== Given passage ==
***

TODO: Switch code views from develop to 2.3.0

We are happy to announce the release of PSL version 2.3.0! We have made great improvements to PSL in the areas of optimization and infrastructure. In this changelog, you will find a list of the major changes in 2.3.0 as well as information on migrating from 2.2.2. 2.3.0 is scheduled to be the last minor release before our next major release, PSL 3.0.0. PSL 3.0.0 will contain breaking including dropping Java 7 support.

For those of you that learn better by example, check out the PSL examples repository. Tags are included in the PSL examples repository that track specific versions of PSL to help you ensure the examples are using the same version of PSL as you.

Both the primary PSL repository as well as the PSL examples repository are changing their branching scheme. Previously, the default branch master tracked the latest stable PSL release, while the develop branch contained all active development. Going forward, only one branch, main, will be used, which will contain all active development. Tags will continue to be used to track releases (major and minor).


Infrastructure Improvements

PSL 2.3.0 comes with various improvements to our infrastructure and software quality.

***

== Data records ==
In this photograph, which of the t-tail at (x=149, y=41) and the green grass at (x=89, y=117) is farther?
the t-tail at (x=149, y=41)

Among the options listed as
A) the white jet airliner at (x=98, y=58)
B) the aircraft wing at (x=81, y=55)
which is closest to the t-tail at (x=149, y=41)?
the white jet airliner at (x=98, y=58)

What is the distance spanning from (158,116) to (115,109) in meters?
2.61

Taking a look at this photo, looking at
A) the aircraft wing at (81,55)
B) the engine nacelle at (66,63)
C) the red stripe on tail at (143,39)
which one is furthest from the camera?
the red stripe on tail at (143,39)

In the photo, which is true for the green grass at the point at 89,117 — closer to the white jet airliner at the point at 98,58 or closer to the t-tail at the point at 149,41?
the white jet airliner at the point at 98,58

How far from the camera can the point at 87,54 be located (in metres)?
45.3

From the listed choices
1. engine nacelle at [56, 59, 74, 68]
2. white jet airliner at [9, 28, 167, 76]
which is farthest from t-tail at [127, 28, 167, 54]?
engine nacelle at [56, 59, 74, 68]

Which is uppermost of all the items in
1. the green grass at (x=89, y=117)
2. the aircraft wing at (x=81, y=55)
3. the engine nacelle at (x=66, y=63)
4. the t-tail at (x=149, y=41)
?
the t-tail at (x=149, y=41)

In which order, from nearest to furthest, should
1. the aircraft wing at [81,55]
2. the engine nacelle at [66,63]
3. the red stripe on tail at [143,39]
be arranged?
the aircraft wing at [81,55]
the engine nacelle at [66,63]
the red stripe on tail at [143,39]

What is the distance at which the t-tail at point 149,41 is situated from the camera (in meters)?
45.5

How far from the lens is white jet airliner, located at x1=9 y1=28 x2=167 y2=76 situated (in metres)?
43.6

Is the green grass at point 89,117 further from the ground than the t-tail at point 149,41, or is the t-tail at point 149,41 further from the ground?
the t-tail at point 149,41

***

== Things to do ==
a: Answer these questions from the PSL 2.3.0 changelog, one per line:
(i) Which Java version will PSL 3.0.0 drop support for?
(ii) Which single branch will be used going forward?
(iii) Under the previous scheme, what did the default branch master track?
b: Repeat the part of the PSL 2.3.0 changelog that opens with the words containing "For those of" and closes with "PSL as you.".
c: List every branch name that the PSL 2.3.0 changelog mentions.

== Answers provided ==
a:
(i) Java 7
(ii) main
(iii) The latest stable PSL release

b:
For those of you that learn better by example, check out the PSL examples repository. Tags are included in the PSL examples repository that track specific versions of PSL to help you ensure the examples are using the same version of PSL as you.

c: master, develop, main